= Problem =
What follows is a block of records; reproduce all of it verbatim.

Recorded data
------------------------------------------------------------------------
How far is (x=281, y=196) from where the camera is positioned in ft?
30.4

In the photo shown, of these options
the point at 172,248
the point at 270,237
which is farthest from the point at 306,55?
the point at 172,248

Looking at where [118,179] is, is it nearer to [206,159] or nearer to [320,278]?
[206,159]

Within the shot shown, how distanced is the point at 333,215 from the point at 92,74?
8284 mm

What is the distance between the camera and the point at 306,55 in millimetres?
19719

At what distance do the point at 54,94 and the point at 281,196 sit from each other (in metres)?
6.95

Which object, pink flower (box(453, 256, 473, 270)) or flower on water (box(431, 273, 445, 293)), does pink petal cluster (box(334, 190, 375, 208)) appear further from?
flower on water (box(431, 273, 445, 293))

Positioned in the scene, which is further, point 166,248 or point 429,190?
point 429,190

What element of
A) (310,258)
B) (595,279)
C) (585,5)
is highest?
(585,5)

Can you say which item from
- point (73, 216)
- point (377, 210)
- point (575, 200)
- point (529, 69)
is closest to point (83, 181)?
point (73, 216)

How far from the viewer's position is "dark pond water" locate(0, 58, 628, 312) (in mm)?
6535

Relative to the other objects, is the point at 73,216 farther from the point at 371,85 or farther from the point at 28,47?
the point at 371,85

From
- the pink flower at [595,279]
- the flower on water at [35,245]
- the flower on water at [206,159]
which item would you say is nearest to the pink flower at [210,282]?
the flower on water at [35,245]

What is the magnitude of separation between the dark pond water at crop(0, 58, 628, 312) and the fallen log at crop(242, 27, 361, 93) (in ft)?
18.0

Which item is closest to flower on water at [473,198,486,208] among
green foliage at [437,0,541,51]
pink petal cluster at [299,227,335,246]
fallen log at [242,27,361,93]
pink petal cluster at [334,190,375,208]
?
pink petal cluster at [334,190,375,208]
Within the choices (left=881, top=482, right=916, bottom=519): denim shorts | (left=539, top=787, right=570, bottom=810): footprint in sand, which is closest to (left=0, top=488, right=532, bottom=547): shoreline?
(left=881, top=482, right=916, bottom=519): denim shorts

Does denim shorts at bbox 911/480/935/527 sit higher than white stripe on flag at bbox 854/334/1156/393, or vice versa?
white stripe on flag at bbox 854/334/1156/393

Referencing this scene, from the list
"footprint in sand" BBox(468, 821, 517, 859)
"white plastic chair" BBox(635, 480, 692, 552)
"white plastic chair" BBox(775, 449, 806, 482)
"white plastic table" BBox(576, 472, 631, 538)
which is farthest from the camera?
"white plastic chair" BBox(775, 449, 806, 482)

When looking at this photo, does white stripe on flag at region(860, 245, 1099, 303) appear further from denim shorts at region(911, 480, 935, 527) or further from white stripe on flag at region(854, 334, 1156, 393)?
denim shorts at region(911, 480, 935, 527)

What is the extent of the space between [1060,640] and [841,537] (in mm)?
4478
------------------------------------------------------------------------
= The output =
How far is (x=281, y=196) from where the camera is positioned in ft?
30.4

In the photo shown, of these options
the point at 172,248
the point at 270,237
which is farthest from the point at 306,55?
the point at 172,248

Looking at where [118,179] is, is it nearer to [206,159] or nearer to [320,278]?
[206,159]

Within the shot shown, how distanced is the point at 333,215 from the point at 92,74?
8284 mm

What is the distance between the camera and the point at 306,55 in millimetres?
19719

At what distance do the point at 54,94 and the point at 281,196 sit from each other (in metres)?
6.95

Which object, pink flower (box(453, 256, 473, 270)) or flower on water (box(431, 273, 445, 293)), does pink petal cluster (box(334, 190, 375, 208)) appear further from?
flower on water (box(431, 273, 445, 293))

Positioned in the scene, which is further, point 166,248 or point 429,190?
point 429,190

What element of
A) (310,258)
B) (595,279)
C) (585,5)
is highest?
(585,5)

Can you say which item from
- point (73, 216)
- point (377, 210)
- point (575, 200)
- point (529, 69)
is closest to point (83, 181)?
point (73, 216)

How far from the viewer's position is "dark pond water" locate(0, 58, 628, 312) (in mm)?
6535

Relative to the other objects, is the point at 73,216 farther from the point at 371,85 or farther from the point at 28,47?
the point at 371,85

From
- the pink flower at [595,279]
- the flower on water at [35,245]
- the flower on water at [206,159]
which item would you say is nearest to the pink flower at [210,282]?
the flower on water at [35,245]

What is the magnitude of separation between the dark pond water at crop(0, 58, 628, 312) and the fallen log at crop(242, 27, 361, 93) (in ft)?
18.0

Which item is closest to flower on water at [473,198,486,208] among
green foliage at [437,0,541,51]
pink petal cluster at [299,227,335,246]
fallen log at [242,27,361,93]
pink petal cluster at [334,190,375,208]
?
pink petal cluster at [334,190,375,208]
Within the choices (left=881, top=482, right=916, bottom=519): denim shorts | (left=539, top=787, right=570, bottom=810): footprint in sand, which is closest to (left=0, top=488, right=532, bottom=547): shoreline?
(left=881, top=482, right=916, bottom=519): denim shorts

Does denim shorts at bbox 911/480/935/527 sit higher than white stripe on flag at bbox 854/334/1156/393, or vice versa?
white stripe on flag at bbox 854/334/1156/393

Referencing this scene, from the list
"footprint in sand" BBox(468, 821, 517, 859)
"white plastic chair" BBox(635, 480, 692, 552)
"white plastic chair" BBox(775, 449, 806, 482)
"white plastic table" BBox(576, 472, 631, 538)
which is farthest from the camera?
"white plastic chair" BBox(775, 449, 806, 482)

When looking at this photo, does white stripe on flag at region(860, 245, 1099, 303) appear further from denim shorts at region(911, 480, 935, 527) or further from white stripe on flag at region(854, 334, 1156, 393)?
denim shorts at region(911, 480, 935, 527)

What is the extent of the space between [1060,640] and [841,537] (in mm)?
4478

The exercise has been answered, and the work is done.